University of Yangon—formerly Rangoon University—has been the center of civil discontent in Myanmar since British colonial rule. Most famously, on July 7, 1962, students gathered to protest rules imposed on the campus after a military coup installed dictator General Ne Win in power. Military forces fired indiscriminately at the crowd. Sixteen were killed according to the official government count, but All Burma Federation of Student Unions claims the death toll was upwards of 100. "The bodies, some students still alive, were crushed at the sewage treatment plant in Rangoon,"  according to a post from Burma National News. The junta blew up the student union building the next day.

The university was center stage for protest for years after, most recently the site of a 1996 demonstration that demanded disclosure of police brutality and the right to form a student council (the WSJ has a brief history of unrest at Yangon in slideshow form here). The school has few students now, and remains in disarray, crumbling from neglect and a fear that repairs may jostle the "resigned calm that has settled on the campus," according to a piece published in the Washington Post today.

President Obama's choice of venue is a nod to his administration's careful non-endorsement of the Myanmar government, where hundreds of people remain political prisoners and more than 100,000 are displaced due to ethnic violence, according to the AP.

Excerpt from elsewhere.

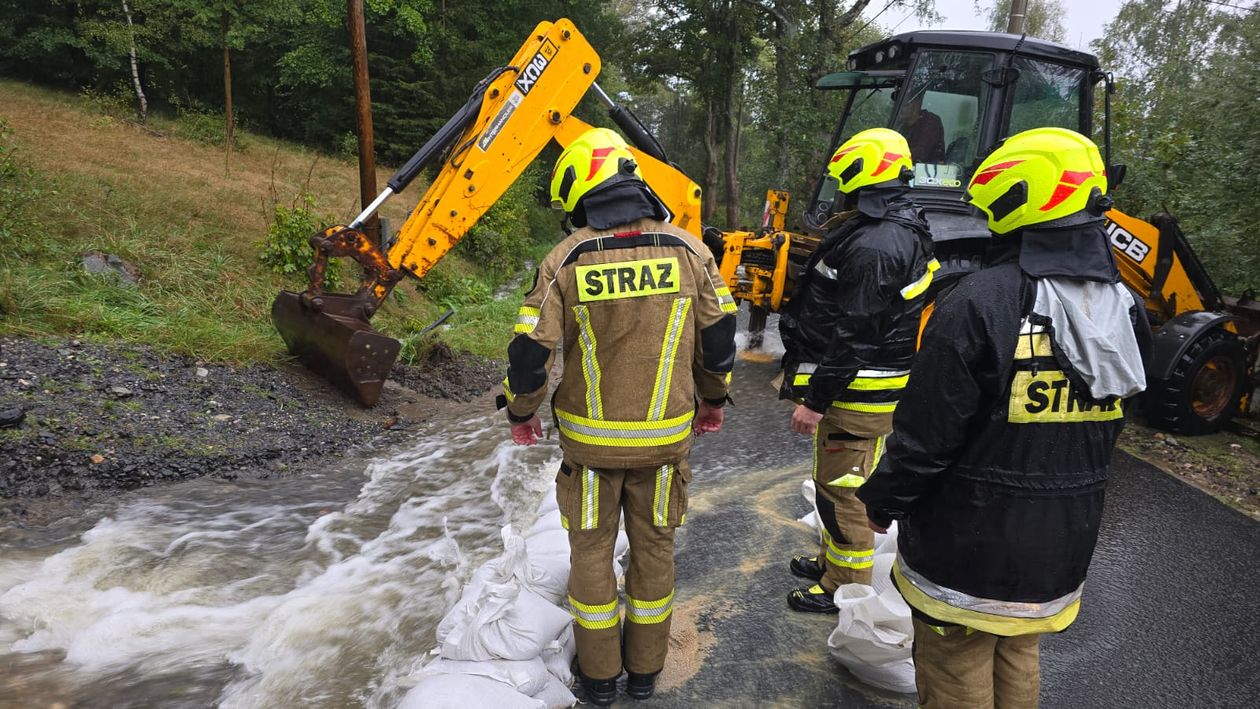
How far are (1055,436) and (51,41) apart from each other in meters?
25.9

A recent Washington Post piece offered a brief but fascinating look at the university and President Obama's choice to speak there:

Today, few students walk the broken pathways of what was once one of Asia’s finest universities. Birdsong fills the halls of cracked buildings. For many, the school — which was renamed University of Yangon in 1989 — has today become a symbol of the country’s ruined education system and a monument to a half century of misrule.

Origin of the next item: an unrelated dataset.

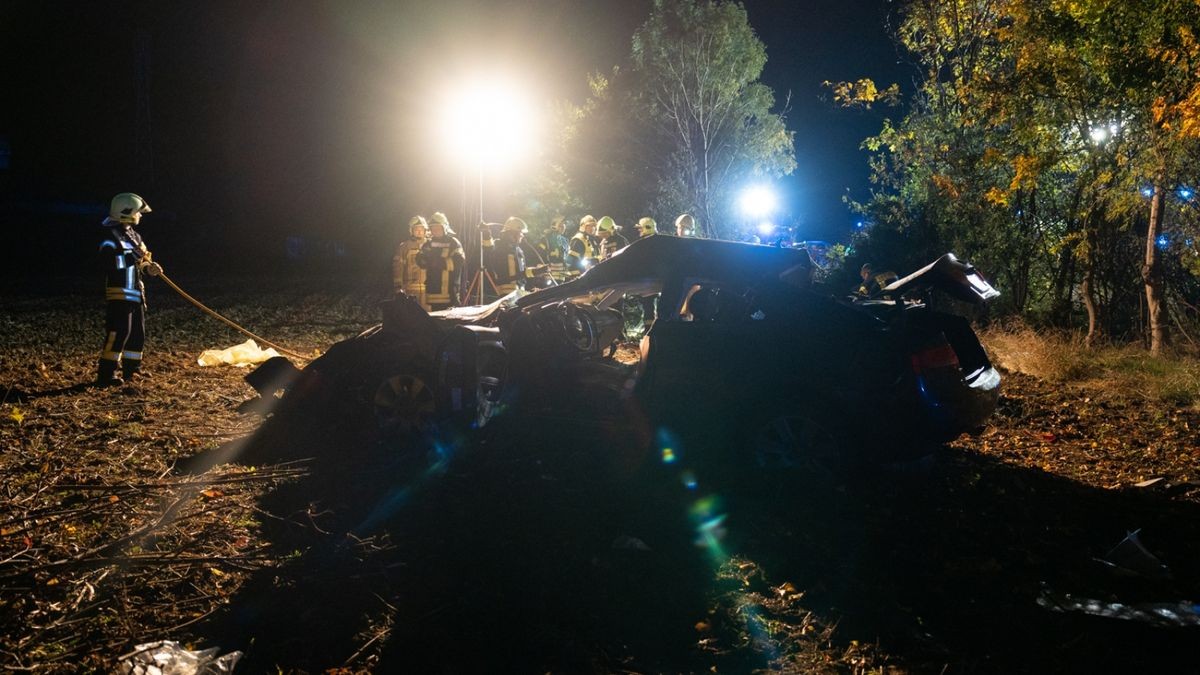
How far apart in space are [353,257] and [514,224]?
21495mm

“Obama knows very well about the history of Yangon University, I think. This is an enemy place for the authorities,” said Hla Shwe, who fought with Communist insurgents and spent 25 years as a political prisoner. 

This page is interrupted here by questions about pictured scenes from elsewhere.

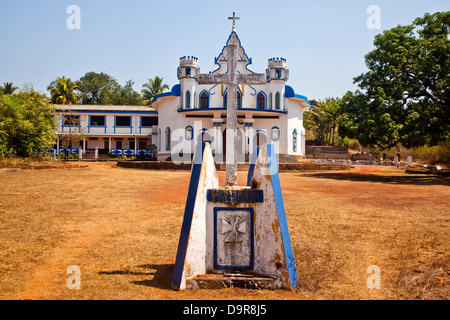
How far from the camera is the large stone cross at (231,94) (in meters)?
5.14

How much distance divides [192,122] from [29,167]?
13.5m

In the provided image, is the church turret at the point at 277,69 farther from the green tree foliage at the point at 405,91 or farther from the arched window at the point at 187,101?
the green tree foliage at the point at 405,91

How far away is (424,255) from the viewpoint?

The room being prepared for Obama's speech is being renovated for the occasion, while the rest of the campus remains overgrown and crumbling, a stand-in for the country's deteriorated education system. 

Inside the school’s Convocation Hall, where Obama will deliver his speech, is a riot of staple guns, buzz saws, sandpaper, hammers, spackle, drills, brooms, and fresh paint. But the facade of the building remains cracked with a black crust. Local superstition holds that scrubbing the building clean would unbalance the resigned calm that has settled on the campus and spark another round of unrest.

The curbs, lampposts and buildings that line the main road to the hall have been covered with fresh paint, but elsewhere the campus is a picture of moldering neglect. Broken desks lie stacked in the rain and shunted into unused cobwebby rooms. Teachers in bright blue sarongs walk past buildings sprouting weeds. Stray dogs nap in dilapidated corridors.

Only time will tell how the university's legacy of informed dissent will yet play out at this long-traumatized center of learning.